Angetrieben von Verantwortung für die Zukunft
Als Kreisfachberaterin gilt ihr Einsatz den Streuobstflächen im Landkreis Garmisch-Partenkirchen – und das aus gutem Grund. Denn noch vor wenigen Jahrzehnten waren die Menschen hier nahezu vollständig mit eigenem Obst versorgt. Heute liegt der Selbstversorgungsgrad vermutlich unter einem Prozent, während die wenigen bestehenden Bäume oft ungenutzt bleiben. Dabei bietet gerade die klimatische Lage der Region enormes Potenzial: Während wärmere Gegenden wie Bodensee oder Südtirol schon bald an ihre Grenzen im Obstanbau stoßen könnten, zeichnen sich die Tallagen des Landkreises Garmisch-Partenkirchen als Obstanbaugebiet der Zukunft ab. Für Frau Wimmer ist klar: „Ein Hochstamm braucht 15 Jahre bis zum Ertragsalter – wenn wir wollen, dass es auch in Zukunft Streuobstwiesen gibt, müssen wir jetzt handeln.“
Von der Idee bis zum Pflanztag
Über das Förderprogramm "Streuobst für alle!" hat Bernadette Wimmer als zuständige Ansprechpartnerin mit dem Kreisverband Garmisch-Partenkirchen für Gartenbau und Landespflege bereits mehr als 1000 Bäume gepflanzt. Dahinter steckt eine sorgfältige Organisation: von der Auswahl alter Sorten – darunter auch vom Aussterben bedrohte sowie lokale – über die Bestellung bei Baumschulen, bis zur Verteilung der Bäume im Herbst. Die größte Herausforderung? Die Menschen rechtzeitig erreichen und über die Aktion informieren, da klassische Wege wie die Zeitung immer weniger genutzt werden. Doch am Abholtag, wenn Familien ihre Bäume entgegennehmen, Schnittanleitungen bekommen und gemeinsam mit Helferinnen und Helfern die Pflanzung feiern, zeigt sich: Die Mühe lohnt sich.

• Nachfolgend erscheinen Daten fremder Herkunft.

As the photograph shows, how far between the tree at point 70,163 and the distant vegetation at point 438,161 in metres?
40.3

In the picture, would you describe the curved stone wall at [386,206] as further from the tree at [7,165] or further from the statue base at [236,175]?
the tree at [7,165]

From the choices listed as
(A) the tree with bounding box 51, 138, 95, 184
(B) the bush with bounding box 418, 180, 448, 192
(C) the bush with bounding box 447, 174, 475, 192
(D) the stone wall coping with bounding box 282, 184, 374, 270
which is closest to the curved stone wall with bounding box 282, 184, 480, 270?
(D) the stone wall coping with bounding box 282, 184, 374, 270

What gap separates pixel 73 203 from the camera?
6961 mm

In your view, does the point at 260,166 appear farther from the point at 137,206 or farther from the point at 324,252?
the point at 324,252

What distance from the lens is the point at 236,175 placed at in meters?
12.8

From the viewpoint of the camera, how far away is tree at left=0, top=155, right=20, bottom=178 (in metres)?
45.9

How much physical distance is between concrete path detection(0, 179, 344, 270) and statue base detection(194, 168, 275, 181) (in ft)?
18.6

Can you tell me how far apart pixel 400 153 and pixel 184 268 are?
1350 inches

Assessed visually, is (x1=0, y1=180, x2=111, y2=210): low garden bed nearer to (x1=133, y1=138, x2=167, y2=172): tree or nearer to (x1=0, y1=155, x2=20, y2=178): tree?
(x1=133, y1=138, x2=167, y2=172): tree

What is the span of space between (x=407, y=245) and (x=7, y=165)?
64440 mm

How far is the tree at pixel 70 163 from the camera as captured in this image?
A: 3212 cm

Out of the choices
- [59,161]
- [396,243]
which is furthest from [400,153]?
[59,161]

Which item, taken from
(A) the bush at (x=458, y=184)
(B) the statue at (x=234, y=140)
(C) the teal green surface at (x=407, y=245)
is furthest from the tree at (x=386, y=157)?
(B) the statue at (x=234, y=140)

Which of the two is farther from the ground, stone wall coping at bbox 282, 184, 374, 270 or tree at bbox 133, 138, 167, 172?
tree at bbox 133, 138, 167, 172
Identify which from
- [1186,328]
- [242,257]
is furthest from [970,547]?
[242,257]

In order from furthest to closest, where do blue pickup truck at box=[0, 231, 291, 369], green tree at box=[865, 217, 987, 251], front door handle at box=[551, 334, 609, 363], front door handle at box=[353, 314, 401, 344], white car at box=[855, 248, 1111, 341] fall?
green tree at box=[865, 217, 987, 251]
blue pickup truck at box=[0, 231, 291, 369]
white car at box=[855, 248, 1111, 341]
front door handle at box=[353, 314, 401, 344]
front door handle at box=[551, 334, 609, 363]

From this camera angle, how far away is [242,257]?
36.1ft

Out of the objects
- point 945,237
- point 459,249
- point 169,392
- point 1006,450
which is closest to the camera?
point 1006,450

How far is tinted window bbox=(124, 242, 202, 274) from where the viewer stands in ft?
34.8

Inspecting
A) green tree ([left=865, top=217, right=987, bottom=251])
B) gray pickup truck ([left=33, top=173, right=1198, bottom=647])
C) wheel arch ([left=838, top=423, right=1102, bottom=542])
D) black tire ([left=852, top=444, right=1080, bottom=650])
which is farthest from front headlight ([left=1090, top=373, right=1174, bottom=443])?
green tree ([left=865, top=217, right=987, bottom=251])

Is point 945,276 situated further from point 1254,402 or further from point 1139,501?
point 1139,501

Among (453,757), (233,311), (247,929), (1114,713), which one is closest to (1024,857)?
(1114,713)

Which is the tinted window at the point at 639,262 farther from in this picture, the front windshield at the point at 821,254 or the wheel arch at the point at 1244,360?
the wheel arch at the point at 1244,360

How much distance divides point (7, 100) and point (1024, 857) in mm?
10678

Alte Sorten als Kulturerbe und Zukunftsressource
Für Frau Wimmer sind historische und regionale Apfel- und Birnensorten weit mehr als Relikte vergangener Zeiten. Sie enthalten oft gesunde Polyphenole, die modernen Supermarktäpfeln fehlen, und bieten eine Resistenz gegenüber Krankheiten oder Trockenheit. Zugleich gehören sie zu der kulturellen Identität einer Region: Jede Sorte erzählt eine Geschichte, ist mit Landschaft und Menschen verbunden. Projekte wie ein Sortenerhaltungsgarten beim Biohotel Seinz oder die Lehrwiese in Bad Bayersoien zeigen, wie wertvoll dieses Erbe sein kann – für Bildung, für die Region und für die Zukunft des Obstbaus.
Herausforderungen und Chancen
Der Weg gestaltet sich jedoch nicht ohne Schwierigkeiten. Hagelereignisse können innerhalb weniger Minuten jahrzehntelange Pflege zunichtemachen, und nicht alle Landwirte betrachten Streuobst als Chance, sondern eher als Konkurrenz zur landwirtschaftlichen Nutzung. Trotzdem wächst das Interesse: Pflanzaktionen und Schnittkurse sind gut besucht, immer mehr Menschen schätzen wieder das eigene Obst im Garten. Gleichzeitig bieten sich echte Zukunftschancen: Streuobst kann eine sinnvolle Ergänzung zu Grünlandwirtschaft sein, hochwertige Produkte für die Direktvermarktung liefern und zur Anpassung an den Klimawandel beitragen.
Eine Herzenssorte mit Geschichte
Besonders am Herzen liegt Frau Wimmer die Apfelsorte Himbsels Rambur, eine alte Lokalsorte, die Mitte des 19. Jahrhunderts von Franz Himbsel bekannt gemacht wurde. Längst war sie verschollen, bis durch Zufälle und jahrelange Suche doch wieder Exemplare gefunden wurden. Heute wachsen wieder junge Bäume dieser Sorte im Landkreis Garmisch Partenkirchen – und mit ihnen die Hoffnung, dass Tradition und Zukunft im Streuobstbau Hand in Hand gehen.